The adapter forwards new rule matches as hook context. The kernel remains the sole authority for observation and enforcement. See script/CLAUDE.snippet.md for the agent instruction snippet.

ActPlane also ships an MCP server:

actplane mcp --auto-attach-parent

It exposes actplane:///policy for live policy validation and actplane:///feedback for the latest corrective feedback. When started by Codex, --auto-attach-parent tries passwordless sudo, loads the eBPF engine, and seeds the parent Codex process so directly running codex is protected.

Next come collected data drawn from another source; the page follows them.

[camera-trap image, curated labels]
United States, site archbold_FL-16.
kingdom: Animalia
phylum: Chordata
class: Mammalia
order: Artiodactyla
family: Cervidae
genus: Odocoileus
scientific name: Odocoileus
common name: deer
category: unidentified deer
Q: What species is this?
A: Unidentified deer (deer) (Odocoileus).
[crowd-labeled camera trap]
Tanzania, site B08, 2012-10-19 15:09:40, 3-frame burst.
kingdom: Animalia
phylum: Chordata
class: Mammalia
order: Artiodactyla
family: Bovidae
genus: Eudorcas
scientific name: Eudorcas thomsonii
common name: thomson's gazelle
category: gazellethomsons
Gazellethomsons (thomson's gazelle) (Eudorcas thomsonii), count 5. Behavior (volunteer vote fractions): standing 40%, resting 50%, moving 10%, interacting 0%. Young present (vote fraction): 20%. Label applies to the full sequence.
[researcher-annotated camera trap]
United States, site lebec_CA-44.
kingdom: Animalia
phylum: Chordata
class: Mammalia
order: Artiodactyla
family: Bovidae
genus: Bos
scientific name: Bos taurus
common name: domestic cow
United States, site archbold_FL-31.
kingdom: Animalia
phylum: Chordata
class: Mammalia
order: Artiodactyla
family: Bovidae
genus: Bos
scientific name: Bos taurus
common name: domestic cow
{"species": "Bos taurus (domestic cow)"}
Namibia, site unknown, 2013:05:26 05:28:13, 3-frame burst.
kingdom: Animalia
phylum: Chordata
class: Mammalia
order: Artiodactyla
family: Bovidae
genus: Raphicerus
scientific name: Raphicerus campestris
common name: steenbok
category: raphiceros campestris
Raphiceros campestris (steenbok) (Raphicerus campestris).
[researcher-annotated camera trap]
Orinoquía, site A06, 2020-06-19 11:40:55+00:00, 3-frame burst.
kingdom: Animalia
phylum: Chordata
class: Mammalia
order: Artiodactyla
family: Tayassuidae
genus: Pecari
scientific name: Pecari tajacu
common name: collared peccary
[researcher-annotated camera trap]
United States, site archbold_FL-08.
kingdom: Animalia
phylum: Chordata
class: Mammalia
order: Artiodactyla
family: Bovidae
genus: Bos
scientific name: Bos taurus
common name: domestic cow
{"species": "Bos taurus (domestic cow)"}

Attach an already-started agent with a foreground engine:

sudo -E actplane attach --pid <pid>

Once an MCP auto-attach or actplane watch engine is already running, bind an already-started subagent into a child runtime domain with:

actplane attach --pid <pid> --child-domain --domain-id <domain-id>
actplane attach --pid <pid> --child-domain --delta child-policy.dsl

attach is post-hoc: future events from that process tree enter ActPlane, but ActPlane does not reconstruct labels or file/network history from before the attach. For strict launch-time enforcement, start the process with actplane run ... -- <cmd> or actplane control launch-child ... -- <cmd>.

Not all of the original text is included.